Clayton and Alexander nodded but Jala seemed to be inspecting the drider as much as she was listening. “Yes.” Clayton replied.

“But even with a dozen different silhouettes of yourself sprawled out around you there is still one place that they connect.” Isaac continued and Clayton nodded along while Alexander just watched and tried to take in every detail for future study of both the conversation and the bone creature standing a half dozen feet in front of him. “All of those shadows are just different expressions of the one true shadow that exists. It’s like how under your feet there is an area trapped in total darkness. The anchor point for all of those other shadows is still right there. That is where your true shadow exists. I feel like I could keep creating and feeding mana to a few more creatures like Shaeo but they wouldn’t be complete because they wouldn’t be the true shadow. Kahtesh is my true shadow and, unless I decide to change that somehow, that is how it will stay.”

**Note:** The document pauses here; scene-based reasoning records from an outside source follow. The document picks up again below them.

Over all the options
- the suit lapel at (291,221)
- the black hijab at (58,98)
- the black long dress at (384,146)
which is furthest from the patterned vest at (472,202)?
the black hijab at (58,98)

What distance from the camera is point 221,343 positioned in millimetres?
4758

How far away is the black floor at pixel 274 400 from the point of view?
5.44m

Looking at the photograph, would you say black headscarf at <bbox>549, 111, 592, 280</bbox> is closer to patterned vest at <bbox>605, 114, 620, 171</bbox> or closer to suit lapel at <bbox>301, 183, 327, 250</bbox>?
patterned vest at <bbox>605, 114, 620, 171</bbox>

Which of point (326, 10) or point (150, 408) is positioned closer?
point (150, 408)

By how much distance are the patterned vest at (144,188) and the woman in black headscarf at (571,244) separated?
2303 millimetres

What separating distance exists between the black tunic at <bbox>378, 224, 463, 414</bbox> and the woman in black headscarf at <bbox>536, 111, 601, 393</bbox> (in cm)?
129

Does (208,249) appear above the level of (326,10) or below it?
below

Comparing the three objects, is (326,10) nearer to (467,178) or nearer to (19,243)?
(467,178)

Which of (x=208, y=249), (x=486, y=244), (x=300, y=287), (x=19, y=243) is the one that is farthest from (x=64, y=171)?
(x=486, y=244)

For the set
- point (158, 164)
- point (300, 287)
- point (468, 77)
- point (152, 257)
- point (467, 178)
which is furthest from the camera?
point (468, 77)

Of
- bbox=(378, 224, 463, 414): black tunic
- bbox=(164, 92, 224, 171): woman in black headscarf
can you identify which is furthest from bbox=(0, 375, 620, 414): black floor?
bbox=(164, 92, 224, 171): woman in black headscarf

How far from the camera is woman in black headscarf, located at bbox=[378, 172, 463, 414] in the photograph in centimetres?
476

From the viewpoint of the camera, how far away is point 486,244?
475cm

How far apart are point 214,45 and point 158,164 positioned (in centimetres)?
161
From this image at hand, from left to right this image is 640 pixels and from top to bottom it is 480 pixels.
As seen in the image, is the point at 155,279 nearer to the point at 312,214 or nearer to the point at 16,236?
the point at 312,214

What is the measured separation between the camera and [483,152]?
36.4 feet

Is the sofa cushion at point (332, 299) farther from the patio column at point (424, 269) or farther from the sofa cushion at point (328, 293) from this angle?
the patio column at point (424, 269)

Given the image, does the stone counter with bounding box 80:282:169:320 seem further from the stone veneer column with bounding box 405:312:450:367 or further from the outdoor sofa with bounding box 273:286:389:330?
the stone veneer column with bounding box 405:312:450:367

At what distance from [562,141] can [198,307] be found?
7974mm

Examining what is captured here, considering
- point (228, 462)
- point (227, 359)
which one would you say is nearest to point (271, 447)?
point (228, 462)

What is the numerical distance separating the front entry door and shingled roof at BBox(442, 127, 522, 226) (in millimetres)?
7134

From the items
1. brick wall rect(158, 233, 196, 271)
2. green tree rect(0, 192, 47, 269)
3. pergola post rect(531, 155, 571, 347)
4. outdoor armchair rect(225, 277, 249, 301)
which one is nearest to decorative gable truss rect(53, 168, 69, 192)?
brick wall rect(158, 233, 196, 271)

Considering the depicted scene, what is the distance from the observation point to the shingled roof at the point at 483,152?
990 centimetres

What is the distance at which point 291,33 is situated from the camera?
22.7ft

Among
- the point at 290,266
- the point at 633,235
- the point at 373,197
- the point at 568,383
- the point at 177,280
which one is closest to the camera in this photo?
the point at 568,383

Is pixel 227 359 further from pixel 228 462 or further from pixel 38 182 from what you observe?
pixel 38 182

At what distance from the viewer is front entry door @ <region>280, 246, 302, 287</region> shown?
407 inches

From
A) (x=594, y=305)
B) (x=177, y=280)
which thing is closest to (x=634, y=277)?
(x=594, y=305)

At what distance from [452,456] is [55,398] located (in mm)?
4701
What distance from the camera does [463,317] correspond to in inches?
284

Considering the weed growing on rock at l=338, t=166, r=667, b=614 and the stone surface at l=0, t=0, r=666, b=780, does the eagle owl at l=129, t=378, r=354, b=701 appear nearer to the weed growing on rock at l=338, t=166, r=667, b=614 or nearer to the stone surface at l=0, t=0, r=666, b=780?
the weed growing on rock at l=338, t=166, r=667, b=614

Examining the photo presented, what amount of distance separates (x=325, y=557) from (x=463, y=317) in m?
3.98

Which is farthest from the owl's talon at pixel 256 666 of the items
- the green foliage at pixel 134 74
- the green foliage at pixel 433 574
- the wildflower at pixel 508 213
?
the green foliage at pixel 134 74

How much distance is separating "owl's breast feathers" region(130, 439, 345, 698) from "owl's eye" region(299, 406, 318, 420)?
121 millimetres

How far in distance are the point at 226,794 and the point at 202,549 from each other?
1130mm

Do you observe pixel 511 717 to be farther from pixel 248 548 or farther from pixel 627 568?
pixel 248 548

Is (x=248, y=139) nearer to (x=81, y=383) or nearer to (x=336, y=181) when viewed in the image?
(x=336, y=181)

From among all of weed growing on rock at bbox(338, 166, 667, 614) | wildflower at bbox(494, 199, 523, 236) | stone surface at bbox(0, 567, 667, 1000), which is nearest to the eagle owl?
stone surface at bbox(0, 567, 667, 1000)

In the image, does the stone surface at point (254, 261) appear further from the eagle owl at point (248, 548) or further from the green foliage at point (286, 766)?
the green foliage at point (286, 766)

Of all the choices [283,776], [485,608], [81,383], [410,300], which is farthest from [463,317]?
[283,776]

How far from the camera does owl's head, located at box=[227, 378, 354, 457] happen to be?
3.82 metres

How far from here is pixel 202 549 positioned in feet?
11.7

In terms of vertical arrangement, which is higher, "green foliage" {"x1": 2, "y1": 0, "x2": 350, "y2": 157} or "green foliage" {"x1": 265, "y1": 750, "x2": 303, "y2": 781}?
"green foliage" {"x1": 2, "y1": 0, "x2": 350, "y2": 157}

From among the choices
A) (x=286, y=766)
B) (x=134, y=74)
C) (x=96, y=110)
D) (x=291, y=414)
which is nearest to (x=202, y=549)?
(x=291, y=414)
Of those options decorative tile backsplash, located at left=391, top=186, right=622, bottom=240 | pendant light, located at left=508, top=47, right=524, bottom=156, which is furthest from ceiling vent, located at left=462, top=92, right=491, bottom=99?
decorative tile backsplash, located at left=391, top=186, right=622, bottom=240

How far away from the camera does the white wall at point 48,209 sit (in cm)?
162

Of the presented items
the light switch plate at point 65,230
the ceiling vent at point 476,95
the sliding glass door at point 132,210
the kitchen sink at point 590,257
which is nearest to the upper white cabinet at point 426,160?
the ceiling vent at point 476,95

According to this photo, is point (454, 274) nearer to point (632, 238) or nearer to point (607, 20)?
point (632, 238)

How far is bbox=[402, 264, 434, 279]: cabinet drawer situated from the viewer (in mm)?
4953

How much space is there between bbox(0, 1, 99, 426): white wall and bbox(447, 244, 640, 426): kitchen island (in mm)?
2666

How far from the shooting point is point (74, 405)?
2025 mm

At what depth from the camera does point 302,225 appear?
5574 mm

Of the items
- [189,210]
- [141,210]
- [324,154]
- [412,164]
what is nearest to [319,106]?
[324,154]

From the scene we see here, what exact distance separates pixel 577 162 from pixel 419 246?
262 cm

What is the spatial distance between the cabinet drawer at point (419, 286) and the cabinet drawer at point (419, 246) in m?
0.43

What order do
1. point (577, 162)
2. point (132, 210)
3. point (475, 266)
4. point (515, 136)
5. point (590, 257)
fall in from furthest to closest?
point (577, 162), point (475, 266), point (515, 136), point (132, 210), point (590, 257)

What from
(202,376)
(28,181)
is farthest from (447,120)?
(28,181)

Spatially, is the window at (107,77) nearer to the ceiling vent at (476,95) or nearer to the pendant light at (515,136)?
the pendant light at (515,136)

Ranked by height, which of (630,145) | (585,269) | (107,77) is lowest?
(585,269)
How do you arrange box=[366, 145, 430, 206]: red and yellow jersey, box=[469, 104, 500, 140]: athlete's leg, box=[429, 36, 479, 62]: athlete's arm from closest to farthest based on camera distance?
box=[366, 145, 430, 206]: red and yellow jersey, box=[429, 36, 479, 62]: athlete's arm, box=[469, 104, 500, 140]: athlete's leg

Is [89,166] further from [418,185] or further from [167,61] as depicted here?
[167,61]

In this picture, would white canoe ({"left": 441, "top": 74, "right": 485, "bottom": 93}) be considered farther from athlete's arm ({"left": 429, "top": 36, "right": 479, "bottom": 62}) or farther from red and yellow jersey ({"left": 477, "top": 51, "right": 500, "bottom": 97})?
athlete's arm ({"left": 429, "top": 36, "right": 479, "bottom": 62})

“I think there are a few leaps in logic there that I don’t think really apply to mana or magic as a whole.” Alexander replied incredulously.

“I am too far out of my depth to argue or agree with either of you.” Clayton said before nodding towards Isaac. “But it is your magic so I will defer to you.”

“Wrong.” Jala said after pulling her finger back out of Shaeo’s eye socket without immediately specifying who she was talking about. “Magic has a way of defying even its own logic and rules. As long as witchcraft exists that fact cannot be proven untrue. Draconic magic was much the same for thousands of years. Even now, to some extent.” She shook her finger to make sure that there weren’t any death flames still clinging to it.

“Magic can be studied and understood. That is the point of our class.” Alexander countered. “That is how we level, we master higher tier spells and we learn.” He shook his head. “There should be some level of quantifiable effects and logic to this.”

“Boy, do not try to lecture me on magic.” Jala told Alexander sternly. “I was learning magic before your great great great grandfather was more than a thought in his parent’s mind.” Her ancient gaze fixed on Alexander. “Magic is not science. I use chemistry and magic to produce alchemy. Spellcrafters use physics and magic to make spells like Flight and Quicken. He,” She gestured towards Isaac. “only has a conceptual color of mana to work with. Two times two doesn’t equal four when both of the twos only exist when they feel like it.”

“Conceptual color of mana?” Alexander parroted in a question. “If it is merely a concept then how can spellcrafters make spellforms with mathematical values of the expressions of the effects of mana?” He demanded. “If magic was just arbitrary and whimsical then spells wouldn’t exist. Even witchcraft has some form of logic to it even if we don’t properly understand it yet.”

The debate between Jala and Alexander continued for well over an hour until both of their voices were hoarse. Clayton leveled up simply from being in the presence of an ancient wizard and a wizard prodigy bickering about magic. If either of them heard someone refer to what they were doing as bickering they both would have corrected the speaker by saying that they were debating. Isaac and eventually even Clayton knew the truth, the two just couldn’t accept being wrong.